DEFESAS DOS CORPOS E ORGANIZAÇÃO SOCIAL

DEFESAS DOS CORPOS E ORGANIZAÇÃO SOCIAL

 

Prof.Dr.HC João Bosco Botelho

 

Há muito tempo, sabe-se da estreita relação entre saúde e doença e o modo como as sociedades se organizaram. Hoje, basta comparar o tipo de doença, no mesmo período, nos países industrializados e nos subdesenvolvidos, para se ter certeza da importância da saúde como indicador social.

Depois da publicação dos trabalhos do pesquisador Susumi Tonegawa, o ganhador do Nobel da Medicina de 1987, esclarecendo algumas dúvidas de como ocorre a variação dos aminoácidos dos anticorpos produzidos pelos linfócitos B. Tonegawa demonstrou que quando o linfócito B se desenvolve, segmentos do seu material genético são selecionados e misturados para formar novos genes, dando origem a milhões de seqüências variadas de aminoácidos, capazes de efetuar com mais competência a defesa do corpo humano contra as agressões micro e macroscópicas vindas do exterior.

Como conseqüência imediata dessas pesquisas, é possível afirmar que pelo menos parte da estrutura genética do homem é móvel e capaz de desenvolver durante a vida uma infinidade de combinações gênicas adaptativas.

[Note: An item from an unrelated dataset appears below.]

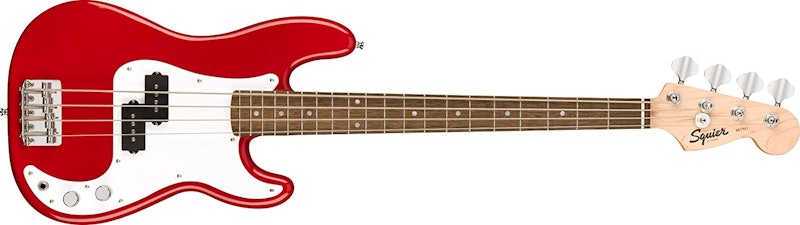 MINI PRECISION BASS 1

Para que este mecanismo biológico ocorra na sua plenitude, é indispensável que o corpo disponha da mais importante fonte de energia ‑ o alimento.

Deste modo, caiu por terra, por meio da demonstração científica, os pré‑supostos étnicos racistas alimentados pelos interesses dos diferentes matizes ideológicos. Isso significa que as crianças subnutridas dos países pobres não poderão competir, em igualdades de condições, com outras dos países industrializados, onde a oferta de alimentos, indispensável para a maturação do genoma, é feita em níveis calóricos adequados. A demonstração pode ser também feita pela leitura do quadro de medalhas das olimpíadas, onde os atletas do Terceiro Mundo ficaram com 5% dos melhores índices.

É indiscutível que estamos nos afastando rápido, nos últimos anos, da medicina classificatória representante de um conhecimento contido num espaço hermético e inquestionável, para colocar a doença no contexto mais abrangente e complexo das relações sociais do homem.

Os conceitos positivos da imobilidade da saúde e da doença foram substituídos pela convicção da existência do equilíbrio dinâmico entre ambas, onde ter a doença não significa, necessariamente, estar doente. Esta  tendência está mais clara a partir do século XIX, quando o médico abandonou o conceito restritivo da saúde e adotou o da normalidade, provavelmente motivado pela  melhor compreensão da fisiologia experimental, em plena efervescência, nos trabalhos de Claude Bernard.

Este primeiro momento, ficou impregnado da necessidade de  explicar como tudo funcionava no corpo. Como o mecanicismo dominava os meios acadêmicos, a máquina foi escolhida como o modelo ideal. O corpo humano passou a ser comparado a um grande relógio, onde as doenças eram somente desajustes na engrenagem.

Entretanto, essa interpretação não encontra suporte na História. A certeza da importância do sócio‑cultural produzindo doença no homem, já estava presente nos livros sagrados, escritos há milhares de anos.

Naquelas épocas, os legisladores utilizaram os poderes disponíveis e interferiram nos hábitos coletivos de populações inteiras. Assim conseguiram determinar,  ao longo dos séculos que se seguiram, modificações na cadeia epidemiológica de muitas doenças.

O exemplo histórico de fácil verificação é o câncer do colo uterino, com baixa prevalência entre as judias. A atual explicação é dada pela cirurgia da fimose feita obrigatoriamente nos homens judeus no sétimo dia após o nascimento. Com isto, o prepúcio do pênis fica livre facilitando a higiene e impedindo que o vírus Epstein‑Baar, relacionado com a etiologia do câncer do colo uterino,  se aloje no secreção que está presente na glande.

O câncer do pênis é o outro lado da mesma questão. Ele é muito freqüente nos homens cristãos portadores de fimose. O Nordeste brasileiro, como todas as outras regiões do mundo subdesenvolvido, onde o homem enfrenta enormes dificuldades de sobrevivência, apresenta uma das maiores prevalências do mundo neste tipo de tumor maligno.

Nas sociedades industriais, a necessidade rápida de mão de obra, impôs a atual complexidade aos sistemas de saúde, com efetiva participação dos médicos e do Estado. O povo passou a ser melhor, de modo crescente, para cumprir normas oficiais de higiene. Esse conjunto de ações representa, do mesmo modo que nos templos bíblicos, a  resposta das sociedades atuais ao inevitável aparecimento de novas formas de doenças.